What drives Romania's illiberal politicians?
The parliament in Bucharest eased the country's anti-corruption laws in December. Romanian journalists fear the country is becoming increasingly illiberal and explain the strategies the politicians are using to secure their power.
Illiberalism in Romania just a means to an end
The government in Romania appears to be taking the same path as Hungary or Poland politically but that's not really the case, Ziare comments:
“Poland and Hungary, the models of illiberalism, are miles ahead of the [Romanian ruling party] PSD in terms of the power of their political message to their respective societies - and above all in terms of the coherence of their policies. ... The goal of the three regimes in Budapest, Warsaw and now in Bucharest is to take over total power and overrule democracy and the rule of law according to the formula of illiberal ideology. ... [Lacking both, such a message and such coherence] the ruling coalition in Bucharest is simply reforming the judiciary so that it responds to its own penal and judicial needs.”
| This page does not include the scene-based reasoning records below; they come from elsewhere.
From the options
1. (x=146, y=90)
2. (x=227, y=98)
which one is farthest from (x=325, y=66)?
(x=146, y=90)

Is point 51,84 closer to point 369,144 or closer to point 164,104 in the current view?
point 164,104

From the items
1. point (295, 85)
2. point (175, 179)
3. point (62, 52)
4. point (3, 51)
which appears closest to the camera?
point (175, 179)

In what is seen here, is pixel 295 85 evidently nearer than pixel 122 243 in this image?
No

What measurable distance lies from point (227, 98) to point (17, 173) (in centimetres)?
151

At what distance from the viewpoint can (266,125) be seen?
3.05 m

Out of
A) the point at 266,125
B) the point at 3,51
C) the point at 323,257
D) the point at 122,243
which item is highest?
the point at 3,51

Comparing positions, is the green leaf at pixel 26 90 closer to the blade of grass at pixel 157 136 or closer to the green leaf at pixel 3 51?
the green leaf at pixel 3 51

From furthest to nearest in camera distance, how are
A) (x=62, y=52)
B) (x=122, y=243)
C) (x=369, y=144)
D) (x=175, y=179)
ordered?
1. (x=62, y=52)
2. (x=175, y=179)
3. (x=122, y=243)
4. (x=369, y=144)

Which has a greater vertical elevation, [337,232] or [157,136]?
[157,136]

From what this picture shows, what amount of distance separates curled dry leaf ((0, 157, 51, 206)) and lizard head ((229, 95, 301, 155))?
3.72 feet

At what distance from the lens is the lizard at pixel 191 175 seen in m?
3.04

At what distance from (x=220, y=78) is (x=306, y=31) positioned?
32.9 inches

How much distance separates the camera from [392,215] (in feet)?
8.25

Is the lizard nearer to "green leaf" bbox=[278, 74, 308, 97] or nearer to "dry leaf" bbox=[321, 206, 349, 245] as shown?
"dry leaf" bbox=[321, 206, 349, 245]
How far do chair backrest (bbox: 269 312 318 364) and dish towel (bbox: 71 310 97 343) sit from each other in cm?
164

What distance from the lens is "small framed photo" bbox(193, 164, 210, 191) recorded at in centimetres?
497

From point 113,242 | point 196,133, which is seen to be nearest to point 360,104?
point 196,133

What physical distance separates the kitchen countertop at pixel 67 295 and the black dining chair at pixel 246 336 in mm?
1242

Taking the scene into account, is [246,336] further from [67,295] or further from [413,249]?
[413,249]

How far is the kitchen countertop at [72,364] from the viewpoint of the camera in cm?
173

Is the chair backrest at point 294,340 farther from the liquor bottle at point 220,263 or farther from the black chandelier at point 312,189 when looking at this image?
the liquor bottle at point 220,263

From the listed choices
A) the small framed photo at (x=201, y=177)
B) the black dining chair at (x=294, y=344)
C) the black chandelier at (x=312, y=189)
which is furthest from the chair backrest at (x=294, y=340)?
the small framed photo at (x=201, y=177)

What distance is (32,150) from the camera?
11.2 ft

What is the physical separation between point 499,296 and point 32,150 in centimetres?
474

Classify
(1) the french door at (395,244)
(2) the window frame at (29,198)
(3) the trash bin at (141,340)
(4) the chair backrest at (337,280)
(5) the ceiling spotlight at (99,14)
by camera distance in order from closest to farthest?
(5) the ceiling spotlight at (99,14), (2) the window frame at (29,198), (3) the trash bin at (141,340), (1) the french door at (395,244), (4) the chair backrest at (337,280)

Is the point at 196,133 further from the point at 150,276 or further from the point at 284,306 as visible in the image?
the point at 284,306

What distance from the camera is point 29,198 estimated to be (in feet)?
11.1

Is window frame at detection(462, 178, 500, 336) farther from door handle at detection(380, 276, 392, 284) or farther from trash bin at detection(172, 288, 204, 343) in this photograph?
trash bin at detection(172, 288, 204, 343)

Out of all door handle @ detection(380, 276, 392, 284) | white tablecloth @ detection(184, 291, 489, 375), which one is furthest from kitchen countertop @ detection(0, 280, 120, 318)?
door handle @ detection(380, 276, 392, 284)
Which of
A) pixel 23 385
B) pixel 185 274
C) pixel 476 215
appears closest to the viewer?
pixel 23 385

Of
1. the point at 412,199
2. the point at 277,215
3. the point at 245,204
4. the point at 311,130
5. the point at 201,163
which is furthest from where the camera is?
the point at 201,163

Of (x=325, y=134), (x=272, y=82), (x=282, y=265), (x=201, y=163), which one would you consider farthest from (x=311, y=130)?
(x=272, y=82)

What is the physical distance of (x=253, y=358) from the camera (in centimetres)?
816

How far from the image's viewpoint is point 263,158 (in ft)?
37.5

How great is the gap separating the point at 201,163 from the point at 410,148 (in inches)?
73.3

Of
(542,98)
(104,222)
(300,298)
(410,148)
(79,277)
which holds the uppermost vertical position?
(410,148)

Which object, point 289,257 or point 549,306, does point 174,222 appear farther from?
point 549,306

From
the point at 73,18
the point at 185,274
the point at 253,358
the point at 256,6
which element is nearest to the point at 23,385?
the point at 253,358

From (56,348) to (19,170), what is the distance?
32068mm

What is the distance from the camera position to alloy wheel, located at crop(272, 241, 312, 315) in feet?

Romania's isolation only helps those in power
Romania's politicians have managed to make the Romanian people believe that the fight against corruption was imposed by external powers, Dilema Veche concludes:
“The losers in the race for European integration are now finding a joint framework for expressing their discontent and back precisely those politicians who are to blame for their precarious situation. A brilliant coup - the victims are blindly following their own executioners. ... The price for Romania is that it will be shut out of the big debates about the future of the EU as an area of freedom, stability and prosperity. This is good news for the illiberals. The more isolated Romania is, the more power they wield within the country.”